The investigations also ruled out corruption allegations in the decision to appoint Neil Wallis to the £1,000-a-day job with the London police force.
Claims of misconduct over John Yates's alleged involvement in securing a job at the force for Neil Wallis's daughter were also dismissed.
Mr Wallis was arrested and then bailed last year in relation to the Metropolitan police investigation into phone hacking.
Neil Wallis's company, Chamy Media, was paid £24,000 by the Met for PR advice between October 2009 and September 2010.
Deborah Glass, the deputy chairwoman of the IPCC, also expressed concern over the resignation of the former Met Police communications chief Dick Fedorcio, who was told he had a case to answer over the procurement of the contract.
Ms Glass said, 'The IPCC cannot prevent a member of police staff leaving before facing misconduct proceedings. But I can and do observe that such a practice can be hugely damaging to public confidence.'
The IPCC said today that senior figures at the Metropolitan Police were to blame for not carrying out a vetting check on Neil Wallis prior to, or during his appointment as a communications adviser between 2009 and 2010.
John Yates, the former assistant commissioner, left the force when the hacking allegations reached their peak last summer.
The IPCC said today that Mr Yates showed 'poor judgement' in sending Amy Wallis's CV to the head of Human Resources at Scotland Yard.
The action had "the foreseeable consequence that human resources staff believed that they were obliged to find a post", the report said.

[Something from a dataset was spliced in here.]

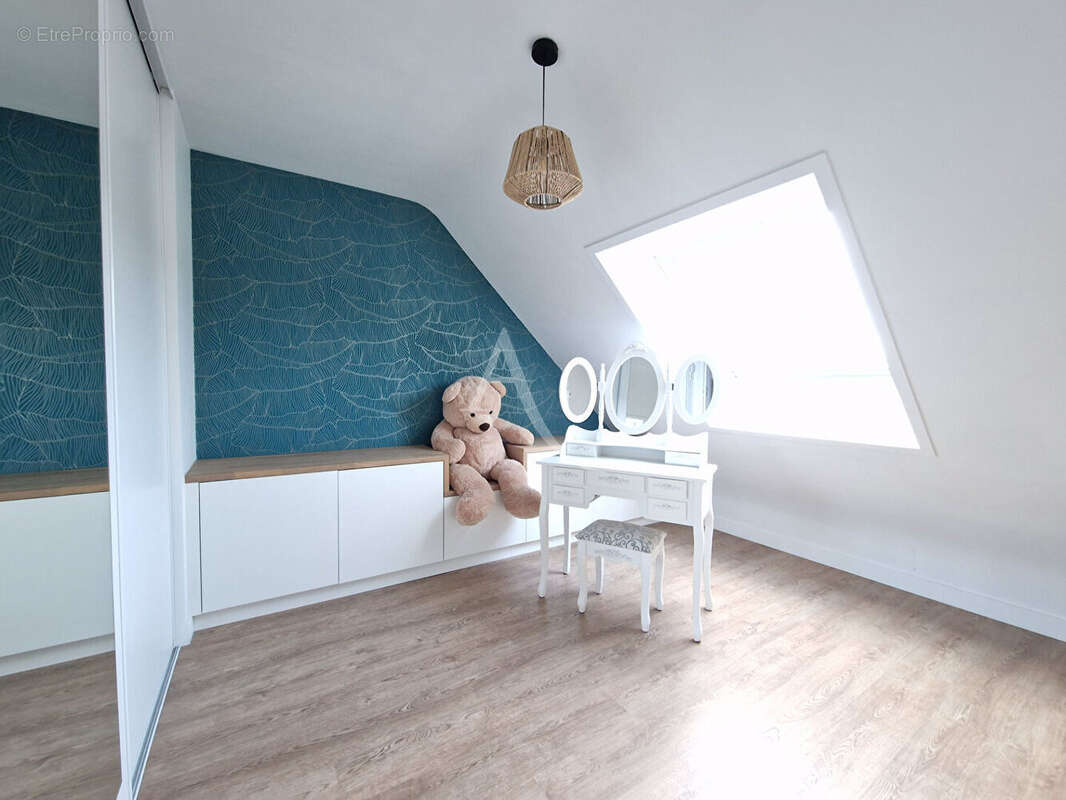 Maison à SAINT-SYLVAIN-D&#039;ANJOU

Ms Glass said, "In these investigations, at the heart of the issues affecting public confidence was the question of whether two separate arrangements - both involving a form of employment connected to Neil Wallis - were either corruptly entered into or otherwise breached MPS policies and procedures.
“In neither case did we find evidence of corruption, but in both cases we found that policies were breached, and in the case of the former Director of Public Affairs, Dick Fedorcio, that there was a case to answer in relation to misconduct.
"Our investigations were limited in scope to the issues over which we have responsibility. However, the findings should be considered in context.
"Despite the growing phone hacking scandal, which must have exercised the MPS at a senior level and which was beginning to damage the reputation of the Metropolitan Police in late 2009, senior people appear to have been oblivious to the perception of conflict.
"It is clear to me that professional boundaries became blurred, imprudent decisions taken and poor judgment shown by senior police personnel.
"I am acutely aware that both reports are being published against the backdrop of the Leveson Inquiry, which is examining the relationship between the police and the media.
"The ongoing inquiry is painting an uncomfortable picture of the relationship between the biggest police force in Britain and sections of the media.
"This culture has had an impact on public confidence, although I also observe that since these cases were referred, none of the senior personnel referred to in these reports are still serving."